_WRITTEN PROBLEM_
List every line of the records below as a numbered list, leaving out any blank lines.

_DATA SHOWN_
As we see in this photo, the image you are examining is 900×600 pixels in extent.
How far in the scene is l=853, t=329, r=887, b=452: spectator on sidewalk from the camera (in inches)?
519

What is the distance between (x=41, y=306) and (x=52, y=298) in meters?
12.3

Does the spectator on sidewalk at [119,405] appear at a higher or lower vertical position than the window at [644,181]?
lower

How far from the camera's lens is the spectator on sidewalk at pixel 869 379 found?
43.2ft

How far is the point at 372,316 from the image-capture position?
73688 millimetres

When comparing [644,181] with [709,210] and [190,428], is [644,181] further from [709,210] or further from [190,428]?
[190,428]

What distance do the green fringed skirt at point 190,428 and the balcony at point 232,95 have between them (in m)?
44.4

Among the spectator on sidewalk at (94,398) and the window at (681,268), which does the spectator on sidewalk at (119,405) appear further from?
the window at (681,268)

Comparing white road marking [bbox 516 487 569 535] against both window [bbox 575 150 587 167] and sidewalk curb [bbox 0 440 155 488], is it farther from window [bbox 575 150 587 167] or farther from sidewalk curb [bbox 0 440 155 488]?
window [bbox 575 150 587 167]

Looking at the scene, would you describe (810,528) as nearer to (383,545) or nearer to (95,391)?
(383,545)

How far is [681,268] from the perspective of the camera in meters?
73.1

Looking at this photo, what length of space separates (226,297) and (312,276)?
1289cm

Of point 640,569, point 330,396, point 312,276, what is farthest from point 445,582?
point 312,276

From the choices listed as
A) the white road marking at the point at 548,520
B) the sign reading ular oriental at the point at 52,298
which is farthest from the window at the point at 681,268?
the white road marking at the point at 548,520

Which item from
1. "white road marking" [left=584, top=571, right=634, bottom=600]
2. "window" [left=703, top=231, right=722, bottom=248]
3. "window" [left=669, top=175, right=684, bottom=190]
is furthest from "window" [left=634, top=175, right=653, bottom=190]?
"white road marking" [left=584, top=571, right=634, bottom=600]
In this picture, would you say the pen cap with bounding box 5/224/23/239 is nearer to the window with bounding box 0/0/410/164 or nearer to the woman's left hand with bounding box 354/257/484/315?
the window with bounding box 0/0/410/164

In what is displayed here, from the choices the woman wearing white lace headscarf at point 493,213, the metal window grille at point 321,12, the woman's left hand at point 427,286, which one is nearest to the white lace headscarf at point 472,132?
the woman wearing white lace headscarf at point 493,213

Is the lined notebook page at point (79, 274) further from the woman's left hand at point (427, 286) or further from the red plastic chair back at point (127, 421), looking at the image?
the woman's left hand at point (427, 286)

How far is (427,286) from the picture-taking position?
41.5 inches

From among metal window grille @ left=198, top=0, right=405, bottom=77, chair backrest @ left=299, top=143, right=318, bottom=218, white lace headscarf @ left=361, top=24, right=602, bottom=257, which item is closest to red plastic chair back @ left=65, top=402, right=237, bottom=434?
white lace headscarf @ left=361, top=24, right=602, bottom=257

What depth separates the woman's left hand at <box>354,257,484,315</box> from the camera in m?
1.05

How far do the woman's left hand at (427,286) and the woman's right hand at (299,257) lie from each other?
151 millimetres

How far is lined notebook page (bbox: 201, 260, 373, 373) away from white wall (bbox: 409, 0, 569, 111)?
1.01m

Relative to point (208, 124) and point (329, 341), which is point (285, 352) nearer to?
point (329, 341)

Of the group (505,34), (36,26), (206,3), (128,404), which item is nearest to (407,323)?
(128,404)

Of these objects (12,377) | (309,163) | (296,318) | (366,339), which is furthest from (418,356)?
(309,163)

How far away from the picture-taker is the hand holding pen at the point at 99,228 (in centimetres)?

_TASK OUTPUT_
1. As we see in this photo, the image you are examining is 900×600 pixels in extent.
2. How far in the scene is l=853, t=329, r=887, b=452: spectator on sidewalk from the camera (in inches)?
3. 519
4. What is the distance between (x=41, y=306) and (x=52, y=298) in meters?
5. 12.3
6. Does the spectator on sidewalk at [119,405] appear at a higher or lower vertical position than the window at [644,181]?
7. lower
8. How far from the camera's lens is the spectator on sidewalk at pixel 869 379 found?
9. 43.2ft
10. How far is the point at 372,316 from the image-capture position?
11. 73688 millimetres
12. When comparing [644,181] with [709,210] and [190,428], is [644,181] further from [709,210] or further from [190,428]?
13. [190,428]
14. What distance do the green fringed skirt at point 190,428 and the balcony at point 232,95 have between them (in m)?
15. 44.4
16. Among the spectator on sidewalk at (94,398) and the window at (681,268), which does the spectator on sidewalk at (119,405) appear further from?
17. the window at (681,268)
18. Comparing white road marking [bbox 516 487 569 535] against both window [bbox 575 150 587 167] and sidewalk curb [bbox 0 440 155 488], is it farther from window [bbox 575 150 587 167] or farther from sidewalk curb [bbox 0 440 155 488]?
19. window [bbox 575 150 587 167]
20. Looking at the scene, would you describe (810,528) as nearer to (383,545) or nearer to (95,391)?
21. (383,545)
22. How far is [681,268] from the perspective of the camera in meters?
23. 73.1
24. Looking at this photo, what length of space separates (226,297) and (312,276)?
25. 1289cm
26. Of point 640,569, point 330,396, point 312,276, what is farthest from point 445,582?
27. point 312,276
28. From the choices listed as
29. A) the white road marking at the point at 548,520
30. B) the sign reading ular oriental at the point at 52,298
31. which is farthest from the window at the point at 681,268?
32. the white road marking at the point at 548,520
33. Which item from
34. 1. "white road marking" [left=584, top=571, right=634, bottom=600]
35. 2. "window" [left=703, top=231, right=722, bottom=248]
36. 3. "window" [left=669, top=175, right=684, bottom=190]
37. is furthest from "window" [left=634, top=175, right=653, bottom=190]?
38. "white road marking" [left=584, top=571, right=634, bottom=600]
39. In this picture, would you say the pen cap with bounding box 5/224/23/239 is nearer to the window with bounding box 0/0/410/164 or nearer to the woman's left hand with bounding box 354/257/484/315?
40. the window with bounding box 0/0/410/164
41. In what is displayed here, from the choices the woman wearing white lace headscarf at point 493,213, the metal window grille at point 321,12, the woman's left hand at point 427,286, which one is nearest to the white lace headscarf at point 472,132?
42. the woman wearing white lace headscarf at point 493,213
43. Is the lined notebook page at point (79, 274) further from the woman's left hand at point (427, 286) or further from the red plastic chair back at point (127, 421), looking at the image?
44. the woman's left hand at point (427, 286)
45. How far is (427,286) from the picture-taking position?
46. 41.5 inches
47. From among metal window grille @ left=198, top=0, right=405, bottom=77, chair backrest @ left=299, top=143, right=318, bottom=218, white lace headscarf @ left=361, top=24, right=602, bottom=257, which item is closest to red plastic chair back @ left=65, top=402, right=237, bottom=434?
48. white lace headscarf @ left=361, top=24, right=602, bottom=257
49. What depth separates the woman's left hand at <box>354,257,484,315</box> from the camera in m?
50. 1.05
51. How far do the woman's left hand at (427,286) and the woman's right hand at (299,257) lie from each other?
52. 151 millimetres
53. How far is lined notebook page (bbox: 201, 260, 373, 373) away from white wall (bbox: 409, 0, 569, 111)?
54. 1.01m
55. Relative to point (208, 124) and point (329, 341), which is point (285, 352) nearer to?
56. point (329, 341)
57. Of the group (505,34), (36,26), (206,3), (128,404), which item is nearest to (407,323)?
58. (128,404)
59. Of these objects (12,377) | (309,163) | (296,318) | (366,339), which is furthest from (418,356)?
60. (309,163)
61. How far away from the picture-taker is the hand holding pen at the point at 99,228 (in centimetres)?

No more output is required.